Modern probabilistic modelling has revolutionized the design and implementation of machine vision systems. There are now numerous instances of systems that can see stereoscopically in depth, or separate foreground from background, or accurately excise objects of a particular class, all in real time. Each of those three vision functionalities will be demonstrated in the lecture. The underlying advances in system design and performance owe much to probabilistic frameworks for inference in images. In particular, the Markov Random Field (MRF) , which first appeared in image processing in the 70s, has staged a resounding comeback in the last decade. The MRF is a mechanism, borrowed from statistical physics, for expressing prior properties of images, such as smoothness and spatial coherence. Despite its considerable generality, the MRF has proved nonetheless to be remarkably tractable when used in inference systems, as the lecture will explain.

Dr. Naomi Leonard, Professor of Mechanical and Aerospace Engineering at Princeton University, is world renowed for her work in nonlinear control theory, geometric mechanics, and cooperative control.

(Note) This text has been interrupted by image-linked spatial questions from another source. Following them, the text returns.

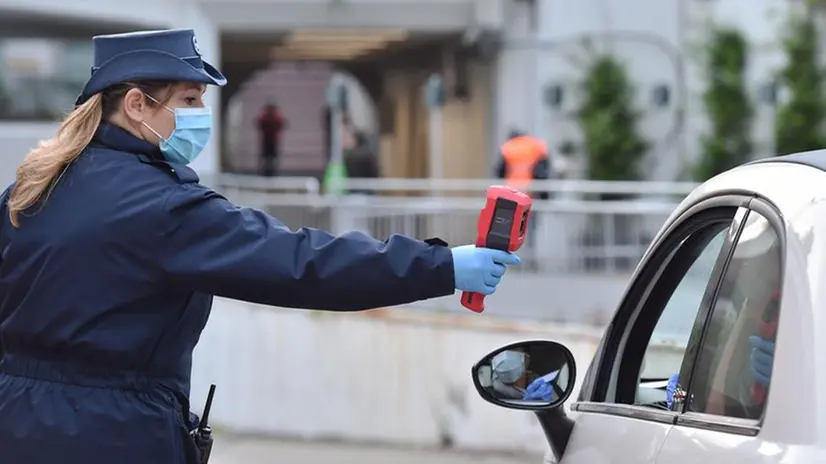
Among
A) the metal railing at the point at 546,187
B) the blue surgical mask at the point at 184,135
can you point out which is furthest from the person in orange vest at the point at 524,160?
the blue surgical mask at the point at 184,135

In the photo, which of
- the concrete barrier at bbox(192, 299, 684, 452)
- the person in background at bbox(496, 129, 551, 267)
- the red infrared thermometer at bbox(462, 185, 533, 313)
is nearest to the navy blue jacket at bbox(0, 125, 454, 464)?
Answer: the red infrared thermometer at bbox(462, 185, 533, 313)

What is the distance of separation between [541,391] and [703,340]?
70cm

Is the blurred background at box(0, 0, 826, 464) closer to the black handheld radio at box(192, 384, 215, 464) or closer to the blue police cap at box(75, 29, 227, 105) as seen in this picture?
the black handheld radio at box(192, 384, 215, 464)

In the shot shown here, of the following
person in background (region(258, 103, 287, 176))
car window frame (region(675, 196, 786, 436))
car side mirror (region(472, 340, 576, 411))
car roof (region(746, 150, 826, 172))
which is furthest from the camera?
person in background (region(258, 103, 287, 176))

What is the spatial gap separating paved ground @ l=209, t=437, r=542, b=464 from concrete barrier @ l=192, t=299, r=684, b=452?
0.33ft

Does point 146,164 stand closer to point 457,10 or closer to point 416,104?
point 457,10

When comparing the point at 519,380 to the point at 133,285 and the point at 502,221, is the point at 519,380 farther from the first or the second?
the point at 133,285

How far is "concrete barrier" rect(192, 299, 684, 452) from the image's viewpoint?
9.98 metres

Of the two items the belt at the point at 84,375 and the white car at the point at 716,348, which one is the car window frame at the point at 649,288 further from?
the belt at the point at 84,375

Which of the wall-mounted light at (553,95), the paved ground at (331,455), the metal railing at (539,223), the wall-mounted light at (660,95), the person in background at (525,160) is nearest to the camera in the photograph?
the paved ground at (331,455)

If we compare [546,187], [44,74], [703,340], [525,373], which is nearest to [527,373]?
[525,373]

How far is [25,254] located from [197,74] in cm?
53

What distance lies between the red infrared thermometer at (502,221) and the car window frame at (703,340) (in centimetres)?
41

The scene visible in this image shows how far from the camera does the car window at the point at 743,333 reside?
8.30 feet
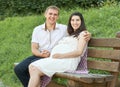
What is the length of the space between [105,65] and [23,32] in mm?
5656

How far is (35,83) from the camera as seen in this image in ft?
19.7

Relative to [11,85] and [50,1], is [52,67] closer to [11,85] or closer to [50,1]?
[11,85]

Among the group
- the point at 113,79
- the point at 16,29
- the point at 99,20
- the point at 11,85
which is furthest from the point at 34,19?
the point at 113,79

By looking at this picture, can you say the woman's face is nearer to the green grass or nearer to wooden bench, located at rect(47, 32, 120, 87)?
wooden bench, located at rect(47, 32, 120, 87)

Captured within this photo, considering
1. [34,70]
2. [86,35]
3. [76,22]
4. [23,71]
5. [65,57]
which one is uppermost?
[76,22]

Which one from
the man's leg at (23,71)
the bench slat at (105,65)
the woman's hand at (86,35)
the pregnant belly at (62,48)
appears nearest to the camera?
the bench slat at (105,65)

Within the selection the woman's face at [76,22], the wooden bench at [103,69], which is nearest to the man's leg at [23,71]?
the wooden bench at [103,69]

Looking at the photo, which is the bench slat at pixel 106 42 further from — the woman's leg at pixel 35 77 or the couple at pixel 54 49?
the woman's leg at pixel 35 77

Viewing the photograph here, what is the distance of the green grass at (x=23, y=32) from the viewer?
8.87m

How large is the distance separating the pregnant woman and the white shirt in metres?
0.21

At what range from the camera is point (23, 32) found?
11461 mm

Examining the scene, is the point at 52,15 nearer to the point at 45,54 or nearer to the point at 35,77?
the point at 45,54

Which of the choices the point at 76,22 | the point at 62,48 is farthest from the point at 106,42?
the point at 62,48

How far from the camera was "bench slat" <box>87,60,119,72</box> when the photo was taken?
588 cm
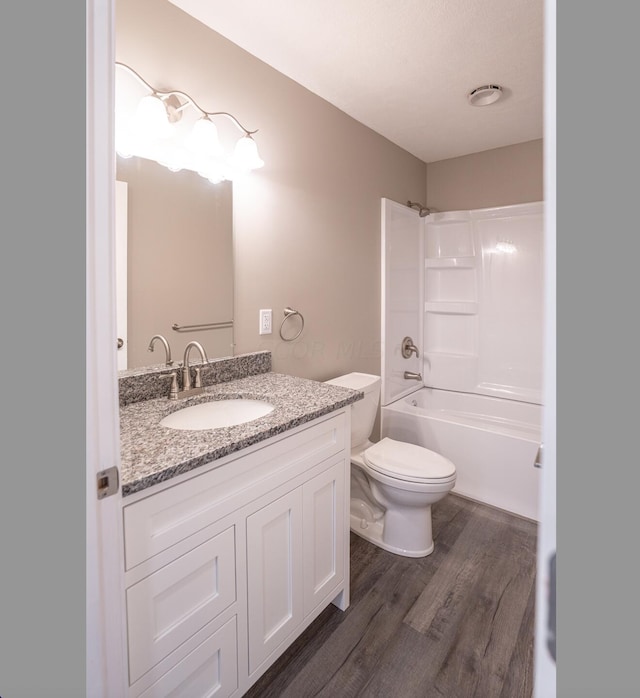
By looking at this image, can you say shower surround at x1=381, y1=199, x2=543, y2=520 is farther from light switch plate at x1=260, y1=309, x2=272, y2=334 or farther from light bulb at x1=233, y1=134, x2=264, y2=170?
light bulb at x1=233, y1=134, x2=264, y2=170

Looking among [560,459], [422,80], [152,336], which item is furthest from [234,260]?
[560,459]

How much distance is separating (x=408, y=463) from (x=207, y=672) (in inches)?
50.9

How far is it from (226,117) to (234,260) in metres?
0.60

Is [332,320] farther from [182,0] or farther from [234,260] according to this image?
[182,0]

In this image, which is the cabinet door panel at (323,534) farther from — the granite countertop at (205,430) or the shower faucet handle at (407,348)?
the shower faucet handle at (407,348)

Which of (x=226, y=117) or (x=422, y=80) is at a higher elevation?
(x=422, y=80)

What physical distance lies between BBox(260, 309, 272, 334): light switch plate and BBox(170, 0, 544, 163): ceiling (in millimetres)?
1190

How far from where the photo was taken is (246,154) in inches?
65.9

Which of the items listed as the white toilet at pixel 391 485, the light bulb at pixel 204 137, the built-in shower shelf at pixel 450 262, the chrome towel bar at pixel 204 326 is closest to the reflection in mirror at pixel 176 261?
the chrome towel bar at pixel 204 326

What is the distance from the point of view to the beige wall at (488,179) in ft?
9.37

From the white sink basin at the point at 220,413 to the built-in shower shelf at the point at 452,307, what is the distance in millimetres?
2240

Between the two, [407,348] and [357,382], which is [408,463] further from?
[407,348]

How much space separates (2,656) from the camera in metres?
0.63

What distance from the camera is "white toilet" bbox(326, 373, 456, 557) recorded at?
1955 mm
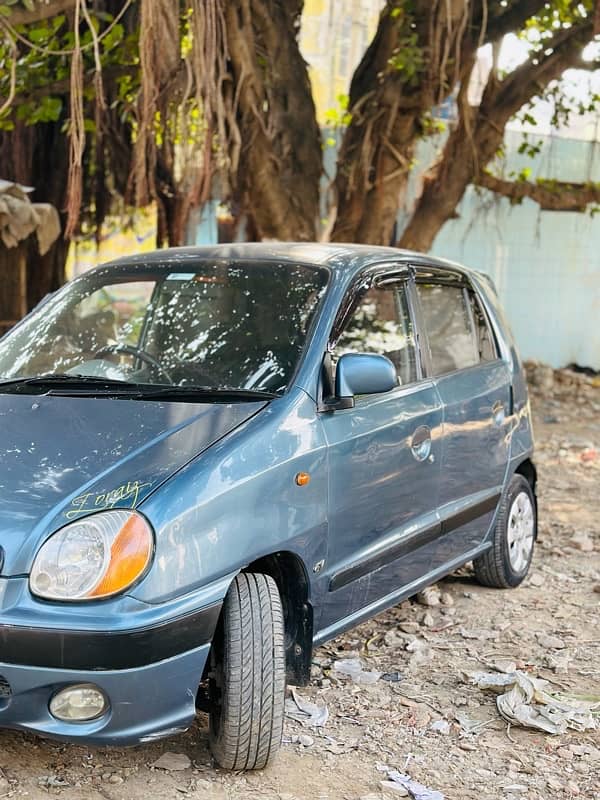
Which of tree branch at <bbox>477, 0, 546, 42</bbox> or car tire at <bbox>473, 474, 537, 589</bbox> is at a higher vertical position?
tree branch at <bbox>477, 0, 546, 42</bbox>

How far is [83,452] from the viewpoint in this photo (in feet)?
10.6

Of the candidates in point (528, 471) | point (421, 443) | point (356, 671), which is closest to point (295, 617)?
point (356, 671)

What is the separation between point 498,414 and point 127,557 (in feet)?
8.59

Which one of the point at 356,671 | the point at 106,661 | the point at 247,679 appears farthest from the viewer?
the point at 356,671

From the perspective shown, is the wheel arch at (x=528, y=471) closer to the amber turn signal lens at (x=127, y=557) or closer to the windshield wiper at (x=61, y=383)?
the windshield wiper at (x=61, y=383)

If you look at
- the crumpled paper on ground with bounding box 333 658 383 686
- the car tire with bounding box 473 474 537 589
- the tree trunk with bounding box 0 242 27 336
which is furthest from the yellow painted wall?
the crumpled paper on ground with bounding box 333 658 383 686

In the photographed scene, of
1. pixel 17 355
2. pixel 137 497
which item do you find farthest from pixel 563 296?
pixel 137 497

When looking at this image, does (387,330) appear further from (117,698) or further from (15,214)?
(15,214)

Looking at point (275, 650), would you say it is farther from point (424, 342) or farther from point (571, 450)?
point (571, 450)

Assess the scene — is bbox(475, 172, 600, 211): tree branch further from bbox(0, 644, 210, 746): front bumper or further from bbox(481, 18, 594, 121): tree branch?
bbox(0, 644, 210, 746): front bumper

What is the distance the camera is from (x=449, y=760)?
11.3 ft

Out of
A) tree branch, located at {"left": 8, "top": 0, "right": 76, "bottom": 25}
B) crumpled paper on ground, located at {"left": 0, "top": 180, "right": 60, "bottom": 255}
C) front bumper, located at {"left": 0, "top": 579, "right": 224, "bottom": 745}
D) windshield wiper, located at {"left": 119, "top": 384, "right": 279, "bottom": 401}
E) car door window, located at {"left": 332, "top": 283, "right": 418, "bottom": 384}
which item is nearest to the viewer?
front bumper, located at {"left": 0, "top": 579, "right": 224, "bottom": 745}

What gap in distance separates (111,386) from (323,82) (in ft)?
37.2

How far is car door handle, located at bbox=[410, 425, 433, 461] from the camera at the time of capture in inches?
163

From bird flocks to fish schools, animals move together and respond to their environment in remarkable ways; their natural collective motion patterns appear well choreographed and their collective survival strategies seem ingenious. Animal group behaviors inspire design for mobile multi-agent robotic systems, where demanding cooperative sensing tasks, such as exploration and sampling in an uncertain and dynamic environment, find their analogue in natural aggregation behaviors, such as foraging and feeding. However, bio-inspiration of this kind is not transparent because the natural design mechanisms are not well understood. The joint challenge is to explain the enabling mechanisms in animal groups and to define provable mechanims for robotic groups. And this suggests an integrated approach: formal bio-inspired models and analysis tools derived to synthesize robotic motion and exploration can be used to evaluate design hypotheses for animal groups; subsequent revelations from the biology will in turn inspire new approaches for robotic systems. I will discuss mobile robot and animal networks using a common mathematical framework that builds on coupled oscillator dynamics and communication graphs. I will describe application to an adaptive ocean sampling network, a successful, recent field experiment in Monterey Bay, CA and an investigation of dynamics and decision-making in fish schools.

Brain-controlled Robots
Friday, May 23, 2008 (1100-1200)

Ten years have passed since the Japanese 'Century of the Brain' was promoted, and its most notable objective, the unique 'Creating the Brain' approach, has led us to apply a humanoid robot as a neuroscience tool. Here, we aim to understand the brain to the extent that we can make humanoid robots solve tasks typically solved by the human brain by using essentially the same principles. I postulate that this 'Understanding the Brain by Creating the Brain' approach is the only way to fully understand neural mechanisms in a rigorous sense. Even if we could create an artificial brain, we could not investigate its functions, such as vision or motor control, if we just let it float in incubation fluid in a jar. The brain must be connected to sensors and a motor apparatus so that it can interact with its environment. A humanoid robot controlled by an artificial brain, which is implemented as software based on computational models of brain functions, seems to be the most plausible candidate for this purpose, given currently available technology. With the slogan of 'Understanding the Brain by Creating the Brain', in the mid-80s we started to use robots for brain research (Miyamoto & Kawato 1988), and about 10 different kinds of robots have been used by our group at Osaka University's Department of Biophysical Engineering, ATR Laboratories, ERATO Kawato Dynamic Brain Project (ERATO 1996-2001), and ICORP Kawato Computational Brain Project (ICOPR 2004-2009).